Unable to alter DNS in Samba4
Niklas Andersson
niklas.andersson at openforce.se
Wed Aug 20 04:46:48 MDT 2014
Feel free to look at my stuff on Github. There are still some
simplifications I can do. The issue I had below was related to me using
external bind, and I "solved" it by using SAMBA_INTERNAL instead.
Also thanks to that, the whole package become a lot simpler. Due to the
added complexity with bind9 I decided to package it its own package:
dcpromo, to get neater integration, but now I might do entirely without it.
Here is the code to the Samba4 AD DC [1], and here is a container where
you can join with Realmd/sssd [2]. It is cool. In the second, the
realmd-client, I have enabled ssh in sssd, so you can login to the
container with the credentials stored in Samba4.
I still have work left to do to get a nicer User eXperience though...
And if you are interested in OpenLDAP, here is a container for that as
well [3]. My next step there will be to set up a "Dockerized"
Certificate Authority that can start sign certs issued by the servers. I
would also like to enable OpenLDAP for GSSAPI.

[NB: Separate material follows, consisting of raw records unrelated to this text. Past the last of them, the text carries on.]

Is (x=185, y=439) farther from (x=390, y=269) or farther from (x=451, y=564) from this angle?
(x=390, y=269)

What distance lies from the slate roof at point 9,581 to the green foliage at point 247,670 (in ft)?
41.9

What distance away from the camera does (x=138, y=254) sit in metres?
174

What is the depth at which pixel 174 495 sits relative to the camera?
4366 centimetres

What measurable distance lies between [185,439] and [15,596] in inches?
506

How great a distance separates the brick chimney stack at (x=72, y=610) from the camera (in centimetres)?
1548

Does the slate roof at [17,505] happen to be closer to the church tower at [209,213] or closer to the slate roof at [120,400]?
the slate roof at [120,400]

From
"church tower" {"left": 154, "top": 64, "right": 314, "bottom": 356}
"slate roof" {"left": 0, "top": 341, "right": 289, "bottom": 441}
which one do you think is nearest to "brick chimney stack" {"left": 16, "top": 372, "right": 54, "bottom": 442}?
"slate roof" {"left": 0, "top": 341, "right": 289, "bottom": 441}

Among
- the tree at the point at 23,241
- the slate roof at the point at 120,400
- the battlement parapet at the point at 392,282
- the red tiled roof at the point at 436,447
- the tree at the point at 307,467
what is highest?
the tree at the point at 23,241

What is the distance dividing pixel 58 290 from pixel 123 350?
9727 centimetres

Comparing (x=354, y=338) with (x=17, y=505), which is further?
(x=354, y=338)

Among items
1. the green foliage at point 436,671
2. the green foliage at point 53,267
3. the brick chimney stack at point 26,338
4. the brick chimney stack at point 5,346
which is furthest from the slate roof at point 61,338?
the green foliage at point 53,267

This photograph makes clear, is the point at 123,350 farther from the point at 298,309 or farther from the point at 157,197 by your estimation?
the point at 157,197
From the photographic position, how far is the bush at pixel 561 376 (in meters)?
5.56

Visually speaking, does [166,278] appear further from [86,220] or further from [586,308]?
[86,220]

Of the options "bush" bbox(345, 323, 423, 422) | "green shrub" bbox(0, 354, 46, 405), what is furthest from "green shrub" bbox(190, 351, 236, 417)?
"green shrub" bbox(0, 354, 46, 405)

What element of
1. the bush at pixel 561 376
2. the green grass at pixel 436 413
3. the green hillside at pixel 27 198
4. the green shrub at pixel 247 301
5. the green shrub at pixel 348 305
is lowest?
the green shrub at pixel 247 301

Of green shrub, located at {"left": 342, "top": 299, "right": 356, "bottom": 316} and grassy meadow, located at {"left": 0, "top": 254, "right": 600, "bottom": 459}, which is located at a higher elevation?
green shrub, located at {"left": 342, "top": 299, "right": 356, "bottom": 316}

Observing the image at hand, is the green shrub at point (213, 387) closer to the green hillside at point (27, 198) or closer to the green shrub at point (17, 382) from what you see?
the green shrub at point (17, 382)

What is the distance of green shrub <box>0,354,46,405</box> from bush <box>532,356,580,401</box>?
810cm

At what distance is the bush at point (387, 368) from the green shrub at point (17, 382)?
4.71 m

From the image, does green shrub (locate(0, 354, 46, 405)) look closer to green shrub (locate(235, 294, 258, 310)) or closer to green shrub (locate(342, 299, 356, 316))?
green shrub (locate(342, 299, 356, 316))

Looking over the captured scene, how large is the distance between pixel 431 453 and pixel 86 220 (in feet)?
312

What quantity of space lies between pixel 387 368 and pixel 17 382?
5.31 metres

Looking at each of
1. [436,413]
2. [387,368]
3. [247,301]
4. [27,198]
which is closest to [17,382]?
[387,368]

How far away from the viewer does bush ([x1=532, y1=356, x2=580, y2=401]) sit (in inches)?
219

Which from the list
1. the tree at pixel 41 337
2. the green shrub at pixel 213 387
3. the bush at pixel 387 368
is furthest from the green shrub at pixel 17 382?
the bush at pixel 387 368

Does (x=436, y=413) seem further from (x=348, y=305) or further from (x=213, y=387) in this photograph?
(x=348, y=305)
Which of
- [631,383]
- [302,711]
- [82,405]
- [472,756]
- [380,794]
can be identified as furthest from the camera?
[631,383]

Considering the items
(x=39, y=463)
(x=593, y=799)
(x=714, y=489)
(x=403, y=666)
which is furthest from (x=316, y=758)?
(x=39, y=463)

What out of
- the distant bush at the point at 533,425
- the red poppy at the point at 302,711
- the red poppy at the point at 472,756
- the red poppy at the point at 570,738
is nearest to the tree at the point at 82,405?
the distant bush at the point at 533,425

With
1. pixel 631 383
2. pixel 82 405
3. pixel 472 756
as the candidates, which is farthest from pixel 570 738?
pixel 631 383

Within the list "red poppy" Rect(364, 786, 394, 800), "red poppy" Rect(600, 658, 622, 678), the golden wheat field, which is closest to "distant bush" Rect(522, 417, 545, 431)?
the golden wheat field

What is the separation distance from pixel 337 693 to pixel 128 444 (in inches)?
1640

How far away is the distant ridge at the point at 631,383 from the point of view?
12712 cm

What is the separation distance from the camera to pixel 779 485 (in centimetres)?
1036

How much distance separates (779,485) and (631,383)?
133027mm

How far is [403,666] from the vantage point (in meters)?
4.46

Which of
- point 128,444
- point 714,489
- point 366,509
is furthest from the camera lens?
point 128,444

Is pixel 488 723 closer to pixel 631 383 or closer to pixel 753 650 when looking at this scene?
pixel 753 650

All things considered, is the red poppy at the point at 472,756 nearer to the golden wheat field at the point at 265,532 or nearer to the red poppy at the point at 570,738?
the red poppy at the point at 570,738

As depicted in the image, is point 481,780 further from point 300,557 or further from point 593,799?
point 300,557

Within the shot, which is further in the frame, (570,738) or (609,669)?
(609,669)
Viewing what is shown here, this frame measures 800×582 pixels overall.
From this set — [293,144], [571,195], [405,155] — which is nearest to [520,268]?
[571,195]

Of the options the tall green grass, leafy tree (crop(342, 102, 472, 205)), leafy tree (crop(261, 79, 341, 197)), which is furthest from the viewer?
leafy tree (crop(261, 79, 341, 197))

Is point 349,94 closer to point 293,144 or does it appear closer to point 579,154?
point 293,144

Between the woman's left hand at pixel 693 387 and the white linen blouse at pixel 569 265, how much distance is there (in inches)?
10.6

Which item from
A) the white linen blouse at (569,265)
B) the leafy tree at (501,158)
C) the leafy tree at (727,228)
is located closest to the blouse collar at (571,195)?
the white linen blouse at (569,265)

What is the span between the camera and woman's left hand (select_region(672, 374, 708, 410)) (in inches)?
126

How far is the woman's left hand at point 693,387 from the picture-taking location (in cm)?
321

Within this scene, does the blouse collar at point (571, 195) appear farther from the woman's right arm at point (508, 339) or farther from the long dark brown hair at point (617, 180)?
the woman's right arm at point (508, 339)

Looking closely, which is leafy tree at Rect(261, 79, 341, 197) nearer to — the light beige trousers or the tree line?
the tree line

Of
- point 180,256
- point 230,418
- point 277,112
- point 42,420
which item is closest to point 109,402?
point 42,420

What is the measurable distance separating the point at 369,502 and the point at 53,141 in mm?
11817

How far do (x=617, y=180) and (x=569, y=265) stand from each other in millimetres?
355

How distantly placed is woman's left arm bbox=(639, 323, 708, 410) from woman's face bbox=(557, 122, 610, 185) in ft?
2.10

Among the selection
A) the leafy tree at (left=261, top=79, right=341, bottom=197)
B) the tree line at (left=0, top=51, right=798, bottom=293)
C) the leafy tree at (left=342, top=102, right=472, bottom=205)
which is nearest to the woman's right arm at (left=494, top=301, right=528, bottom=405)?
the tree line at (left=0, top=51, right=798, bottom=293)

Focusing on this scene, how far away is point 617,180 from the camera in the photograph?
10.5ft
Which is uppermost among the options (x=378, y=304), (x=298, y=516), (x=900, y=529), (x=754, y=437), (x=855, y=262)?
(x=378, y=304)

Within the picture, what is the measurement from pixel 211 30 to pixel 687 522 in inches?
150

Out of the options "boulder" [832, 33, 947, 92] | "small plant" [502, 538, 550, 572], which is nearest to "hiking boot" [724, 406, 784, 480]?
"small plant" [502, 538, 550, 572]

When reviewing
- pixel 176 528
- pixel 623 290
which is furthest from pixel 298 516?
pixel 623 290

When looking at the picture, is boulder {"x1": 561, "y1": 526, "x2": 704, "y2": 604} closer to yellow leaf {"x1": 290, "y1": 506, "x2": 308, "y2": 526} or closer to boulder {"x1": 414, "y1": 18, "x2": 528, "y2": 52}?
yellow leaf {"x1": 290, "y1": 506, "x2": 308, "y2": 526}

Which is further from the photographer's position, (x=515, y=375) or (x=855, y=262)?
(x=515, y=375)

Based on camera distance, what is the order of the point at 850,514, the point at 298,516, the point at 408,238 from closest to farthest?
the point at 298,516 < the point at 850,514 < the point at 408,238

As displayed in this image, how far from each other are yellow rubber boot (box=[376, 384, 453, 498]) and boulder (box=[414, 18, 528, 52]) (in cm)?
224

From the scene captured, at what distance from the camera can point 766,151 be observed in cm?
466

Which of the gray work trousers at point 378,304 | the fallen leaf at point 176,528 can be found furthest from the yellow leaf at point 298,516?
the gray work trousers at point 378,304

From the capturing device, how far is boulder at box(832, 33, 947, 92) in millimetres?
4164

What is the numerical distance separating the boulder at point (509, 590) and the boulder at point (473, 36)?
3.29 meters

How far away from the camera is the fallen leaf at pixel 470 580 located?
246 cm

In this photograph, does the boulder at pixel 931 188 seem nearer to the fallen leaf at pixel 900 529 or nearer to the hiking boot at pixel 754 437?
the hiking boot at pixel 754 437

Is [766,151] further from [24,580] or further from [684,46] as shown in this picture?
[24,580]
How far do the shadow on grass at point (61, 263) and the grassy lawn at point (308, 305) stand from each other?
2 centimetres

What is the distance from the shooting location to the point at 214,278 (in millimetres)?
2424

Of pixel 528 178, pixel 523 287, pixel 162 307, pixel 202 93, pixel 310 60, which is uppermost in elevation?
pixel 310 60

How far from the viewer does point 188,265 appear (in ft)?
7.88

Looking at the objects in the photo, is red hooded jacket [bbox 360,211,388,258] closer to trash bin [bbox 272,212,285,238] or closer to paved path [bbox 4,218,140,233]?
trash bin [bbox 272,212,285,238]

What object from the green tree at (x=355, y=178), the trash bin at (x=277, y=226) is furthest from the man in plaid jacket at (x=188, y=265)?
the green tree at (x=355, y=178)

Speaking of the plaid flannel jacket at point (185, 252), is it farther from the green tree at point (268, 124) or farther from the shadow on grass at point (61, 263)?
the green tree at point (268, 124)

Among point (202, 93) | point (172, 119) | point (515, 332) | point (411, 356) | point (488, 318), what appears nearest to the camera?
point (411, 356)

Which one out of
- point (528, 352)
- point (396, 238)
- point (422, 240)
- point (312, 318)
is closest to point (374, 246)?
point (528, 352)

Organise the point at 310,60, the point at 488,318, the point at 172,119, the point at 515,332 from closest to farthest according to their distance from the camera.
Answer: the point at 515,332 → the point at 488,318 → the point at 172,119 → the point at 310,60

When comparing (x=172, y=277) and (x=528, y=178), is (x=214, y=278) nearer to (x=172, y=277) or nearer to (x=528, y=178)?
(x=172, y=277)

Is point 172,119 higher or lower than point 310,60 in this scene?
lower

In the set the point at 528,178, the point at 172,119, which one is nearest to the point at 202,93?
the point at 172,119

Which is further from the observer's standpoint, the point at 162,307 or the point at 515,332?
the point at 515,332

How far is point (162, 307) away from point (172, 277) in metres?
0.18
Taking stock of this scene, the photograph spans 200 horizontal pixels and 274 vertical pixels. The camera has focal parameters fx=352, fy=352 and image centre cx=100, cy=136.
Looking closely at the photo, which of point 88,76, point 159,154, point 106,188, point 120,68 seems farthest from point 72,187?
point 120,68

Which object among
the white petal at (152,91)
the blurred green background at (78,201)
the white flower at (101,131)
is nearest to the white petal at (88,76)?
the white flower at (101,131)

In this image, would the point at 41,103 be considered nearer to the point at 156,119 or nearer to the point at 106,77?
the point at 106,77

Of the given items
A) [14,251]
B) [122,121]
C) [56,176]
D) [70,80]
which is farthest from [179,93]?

[1] https://github.com/xnandersson/docker-dc
[2] https://github.com/xnandersson/docker-realmd
[3] https://github.com/xnandersson/docker-openldap
Regards,
Niklas
On 20/08/14 12:32, Clement Wong wrote:
> Official docker container would be really cool.
>
> Clement
>
>> On 17 Aug 2014, at 03:52, Niklas Andersson <niklas.andersson at openforce.se> wrote:
>>
>> Hi,
>>
>> Installed Samba4 as DC in a Docker container. Using Utopic and Samba
>> 4.1.11 as a base.
>>
>> The install and provisioning goes smooth - I have also confirmed I can
>> join using realmd from another client :)
>>
>> But, the problem is that you want this containerized, and the ip address
>> to your DC in your new containers are not valid.
>>
>> So, I tried to alter it, but I got errors. I have tried several dns
>> operations and everything that has to do with update/new records fail.
>> Queries works nicely. I can add users to the directory, so it seems limited
>> to dns..
>>
>> Here is the log: (Old IP is 172.17.0.37, and I want to change it to
>> 172.17.0.41)
>>
>> root at dc:/# samba-tool dns update 172.17.0.41 openforce.org dc.openforce.org
>> A 172.17.0.37 172.17.0.41 -d 10
>> INFO: Current debug levels:
>> all: 10
>> tdb: 10
>> printdrivers: 10
>> lanman: 10
>> smb: 10
>> rpc_parse: 10
>> rpc_srv: 10
>> rpc_cli: 10
>> passdb: 10
>> sam: 10
>> auth: 10
>> winbind: 10
>> vfs: 10
>> idmap: 10
>> quota: 10
>> acls: 10
>> locking: 10
>> msdfs: 10
>> dmapi: 10
>> registry: 10
>> scavenger: 10
>> dns: 10
>> ldb: 10
>> lpcfg_load: refreshing parameters from /etc/samba/smb.conf
>> params.c:pm_process() - Processing configuration file "/etc/samba/smb.conf"
>> Processing section "[global]"
>> Processing section "[netlogon]"
>> Processing section "[sysvol]"
>> pm_process() returned Yes
>> GENSEC backend 'gssapi_spnego' registered
>> GENSEC backend 'gssapi_krb5' registered
>> GENSEC backend 'gssapi_krb5_sasl' registered
>> GENSEC backend 'schannel' registered
>> GENSEC backend 'spnego' registered
>> GENSEC backend 'ntlmssp' registered
>> GENSEC backend 'krb5' registered
>> GENSEC backend 'fake_gssapi_krb5' registered
>> Using binding ncacn_ip_tcp:172.17.0.41[,sign]
>> Mapped to DCERPC endpoint 135
>> added interface eth0 ip=172.17.0.41 bcast=172.17.255.255 netmask=255.255.0.0
>> added interface eth0 ip=172.17.0.41 bcast=172.17.255.255 netmask=255.255.0.0
>> rpc request data:
>> [0000] 01 00 00 00 00 00 00 00 00 00 00 00 00 00 00 00 ........ ........
>> [0010] 00 00 00 00 02 00 00 00 4B 00 00 00 4B 00 00 00 ........ K...K...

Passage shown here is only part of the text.